All entries must be given again in full, exactly as they were supplied.

- Stored data entries
=== Section Start ===

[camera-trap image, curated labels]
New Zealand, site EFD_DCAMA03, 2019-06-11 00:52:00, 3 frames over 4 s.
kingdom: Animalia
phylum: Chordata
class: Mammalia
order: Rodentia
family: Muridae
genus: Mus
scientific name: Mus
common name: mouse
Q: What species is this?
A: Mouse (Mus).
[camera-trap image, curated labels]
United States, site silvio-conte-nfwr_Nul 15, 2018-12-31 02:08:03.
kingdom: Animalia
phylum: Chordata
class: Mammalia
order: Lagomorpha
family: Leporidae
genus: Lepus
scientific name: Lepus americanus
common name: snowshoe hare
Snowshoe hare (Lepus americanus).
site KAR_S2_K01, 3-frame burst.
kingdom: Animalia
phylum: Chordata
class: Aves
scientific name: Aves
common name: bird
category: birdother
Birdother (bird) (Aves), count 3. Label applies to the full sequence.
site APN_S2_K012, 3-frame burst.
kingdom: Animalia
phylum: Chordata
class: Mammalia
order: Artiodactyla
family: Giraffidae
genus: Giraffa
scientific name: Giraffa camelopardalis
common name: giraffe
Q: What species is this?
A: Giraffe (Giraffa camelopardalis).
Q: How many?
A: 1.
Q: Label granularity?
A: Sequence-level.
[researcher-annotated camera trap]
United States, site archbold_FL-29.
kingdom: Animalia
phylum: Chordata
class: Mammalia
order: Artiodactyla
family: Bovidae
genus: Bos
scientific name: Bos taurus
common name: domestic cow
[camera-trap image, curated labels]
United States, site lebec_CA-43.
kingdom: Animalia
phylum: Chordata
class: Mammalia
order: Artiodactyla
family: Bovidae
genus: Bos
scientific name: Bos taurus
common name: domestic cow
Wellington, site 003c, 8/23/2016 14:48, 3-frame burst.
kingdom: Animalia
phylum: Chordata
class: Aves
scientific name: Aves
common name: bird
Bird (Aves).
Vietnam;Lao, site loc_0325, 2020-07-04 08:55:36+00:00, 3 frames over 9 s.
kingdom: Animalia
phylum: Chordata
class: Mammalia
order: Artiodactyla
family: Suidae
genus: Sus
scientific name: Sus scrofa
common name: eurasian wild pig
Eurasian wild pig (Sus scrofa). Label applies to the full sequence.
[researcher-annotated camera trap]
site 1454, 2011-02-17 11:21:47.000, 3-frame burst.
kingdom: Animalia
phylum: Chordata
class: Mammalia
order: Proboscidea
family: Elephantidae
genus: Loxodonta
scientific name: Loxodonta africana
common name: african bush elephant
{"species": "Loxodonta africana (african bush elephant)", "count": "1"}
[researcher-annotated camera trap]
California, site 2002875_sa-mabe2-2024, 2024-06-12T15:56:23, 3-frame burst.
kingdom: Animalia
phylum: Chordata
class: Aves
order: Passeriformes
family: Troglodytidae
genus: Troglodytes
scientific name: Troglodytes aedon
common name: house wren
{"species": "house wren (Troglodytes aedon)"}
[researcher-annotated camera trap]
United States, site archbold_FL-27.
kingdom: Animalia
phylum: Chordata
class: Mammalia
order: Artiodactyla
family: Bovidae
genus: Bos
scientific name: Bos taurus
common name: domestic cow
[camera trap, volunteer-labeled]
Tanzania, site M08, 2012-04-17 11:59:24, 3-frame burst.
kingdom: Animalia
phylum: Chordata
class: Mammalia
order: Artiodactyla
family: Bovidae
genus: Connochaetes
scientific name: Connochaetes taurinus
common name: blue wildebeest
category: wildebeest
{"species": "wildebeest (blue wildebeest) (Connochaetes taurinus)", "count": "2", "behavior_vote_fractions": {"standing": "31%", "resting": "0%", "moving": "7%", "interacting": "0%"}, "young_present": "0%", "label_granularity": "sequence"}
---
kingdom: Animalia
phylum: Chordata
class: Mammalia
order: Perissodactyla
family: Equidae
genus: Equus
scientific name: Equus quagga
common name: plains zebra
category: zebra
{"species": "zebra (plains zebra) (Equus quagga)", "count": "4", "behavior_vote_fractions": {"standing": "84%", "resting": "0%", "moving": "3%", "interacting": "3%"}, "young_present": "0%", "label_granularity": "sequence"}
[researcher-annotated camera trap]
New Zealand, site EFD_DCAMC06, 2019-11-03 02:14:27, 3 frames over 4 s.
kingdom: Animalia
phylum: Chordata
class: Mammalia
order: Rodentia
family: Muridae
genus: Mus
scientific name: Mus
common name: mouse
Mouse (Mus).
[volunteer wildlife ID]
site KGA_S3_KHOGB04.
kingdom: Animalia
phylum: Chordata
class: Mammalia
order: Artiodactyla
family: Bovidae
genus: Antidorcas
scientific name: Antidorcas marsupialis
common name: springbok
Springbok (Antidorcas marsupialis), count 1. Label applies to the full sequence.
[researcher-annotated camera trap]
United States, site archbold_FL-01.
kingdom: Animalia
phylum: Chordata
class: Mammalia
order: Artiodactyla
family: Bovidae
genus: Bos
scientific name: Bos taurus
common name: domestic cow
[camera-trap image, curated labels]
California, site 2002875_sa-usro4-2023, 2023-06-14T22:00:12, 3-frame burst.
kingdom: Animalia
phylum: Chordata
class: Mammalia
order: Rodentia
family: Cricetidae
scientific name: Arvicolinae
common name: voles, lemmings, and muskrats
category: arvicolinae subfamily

=== Section End ===

- Answer for this exercise
[camera-trap image, curated labels]
New Zealand, site EFD_DCAMA03, 2019-06-11 00:52:00, 3 frames over 4 s.
kingdom: Animalia
phylum: Chordata
class: Mammalia
order: Rodentia
family: Muridae
genus: Mus
scientific name: Mus
common name: mouse
Q: What species is this?
A: Mouse (Mus).
[camera-trap image, curated labels]
United States, site silvio-conte-nfwr_Nul 15, 2018-12-31 02:08:03.
kingdom: Animalia
phylum: Chordata
class: Mammalia
order: Lagomorpha
family: Leporidae
genus: Lepus
scientific name: Lepus americanus
common name: snowshoe hare
Snowshoe hare (Lepus americanus).
site KAR_S2_K01, 3-frame burst.
kingdom: Animalia
phylum: Chordata
class: Aves
scientific name: Aves
common name: bird
category: birdother
Birdother (bird) (Aves), count 3. Label applies to the full sequence.
site APN_S2_K012, 3-frame burst.
kingdom: Animalia
phylum: Chordata
class: Mammalia
order: Artiodactyla
family: Giraffidae
genus: Giraffa
scientific name: Giraffa camelopardalis
common name: giraffe
Q: What species is this?
A: Giraffe (Giraffa camelopardalis).
Q: How many?
A: 1.
Q: Label granularity?
A: Sequence-level.
[researcher-annotated camera trap]
United States, site archbold_FL-29.
kingdom: Animalia
phylum: Chordata
class: Mammalia
order: Artiodactyla
family: Bovidae
genus: Bos
scientific name: Bos taurus
common name: domestic cow
[camera-trap image, curated labels]
United States, site lebec_CA-43.
kingdom: Animalia
phylum: Chordata
class: Mammalia
order: Artiodactyla
family: Bovidae
genus: Bos
scientific name: Bos taurus
common name: domestic cow
Wellington, site 003c, 8/23/2016 14:48, 3-frame burst.
kingdom: Animalia
phylum: Chordata
class: Aves
scientific name: Aves
common name: bird
Bird (Aves).
Vietnam;Lao, site loc_0325, 2020-07-04 08:55:36+00:00, 3 frames over 9 s.
kingdom: Animalia
phylum: Chordata
class: Mammalia
order: Artiodactyla
family: Suidae
genus: Sus
scientific name: Sus scrofa
common name: eurasian wild pig
Eurasian wild pig (Sus scrofa). Label applies to the full sequence.
[researcher-annotated camera trap]
site 1454, 2011-02-17 11:21:47.000, 3-frame burst.
kingdom: Animalia
phylum: Chordata
class: Mammalia
order: Proboscidea
family: Elephantidae
genus: Loxodonta
scientific name: Loxodonta africana
common name: african bush elephant
{"species": "Loxodonta africana (african bush elephant)", "count": "1"}
[researcher-annotated camera trap]
California, site 2002875_sa-mabe2-2024, 2024-06-12T15:56:23, 3-frame burst.
kingdom: Animalia
phylum: Chordata
class: Aves
order: Passeriformes
family: Troglodytidae
genus: Troglodytes
scientific name: Troglodytes aedon
common name: house wren
{"species": "house wren (Troglodytes aedon)"}
[researcher-annotated camera trap]
United States, site archbold_FL-27.
kingdom: Animalia
phylum: Chordata
class: Mammalia
order: Artiodactyla
family: Bovidae
genus: Bos
scientific name: Bos taurus
common name: domestic cow
[camera trap, volunteer-labeled]
Tanzania, site M08, 2012-04-17 11:59:24, 3-frame burst.
kingdom: Animalia
phylum: Chordata
class: Mammalia
order: Artiodactyla
family: Bovidae
genus: Connochaetes
scientific name: Connochaetes taurinus
common name: blue wildebeest
category: wildebeest
{"species": "wildebeest (blue wildebeest) (Connochaetes taurinus)", "count": "2", "behavior_vote_fractions": {"standing": "31%", "resting": "0%", "moving": "7%", "interacting": "0%"}, "young_present": "0%", "label_granularity": "sequence"}
---
kingdom: Animalia
phylum: Chordata
class: Mammalia
order: Perissodactyla
family: Equidae
genus: Equus
scientific name: Equus quagga
common name: plains zebra
category: zebra
{"species": "zebra (plains zebra) (Equus quagga)", "count": "4", "behavior_vote_fractions": {"standing": "84%", "resting": "0%", "moving": "3%", "interacting": "3%"}, "young_present": "0%", "label_granularity": "sequence"}
[researcher-annotated camera trap]
New Zealand, site EFD_DCAMC06, 2019-11-03 02:14:27, 3 frames over 4 s.
kingdom: Animalia
phylum: Chordata
class: Mammalia
order: Rodentia
family: Muridae
genus: Mus
scientific name: Mus
common name: mouse
Mouse (Mus).
[volunteer wildlife ID]
site KGA_S3_KHOGB04.
kingdom: Animalia
phylum: Chordata
class: Mammalia
order: Artiodactyla
family: Bovidae
genus: Antidorcas
scientific name: Antidorcas marsupialis
common name: springbok
Springbok (Antidorcas marsupialis), count 1. Label applies to the full sequence.
[researcher-annotated camera trap]
United States, site archbold_FL-01.
kingdom: Animalia
phylum: Chordata
class: Mammalia
order: Artiodactyla
family: Bovidae
genus: Bos
scientific name: Bos taurus
common name: domestic cow
[camera-trap image, curated labels]
California, site 2002875_sa-usro4-2023, 2023-06-14T22:00:12, 3-frame burst.
kingdom: Animalia
phylum: Chordata
class: Mammalia
order: Rodentia
family: Cricetidae
scientific name: Arvicolinae
common name: voles, lemmings, and muskrats
category: arvicolinae subfamily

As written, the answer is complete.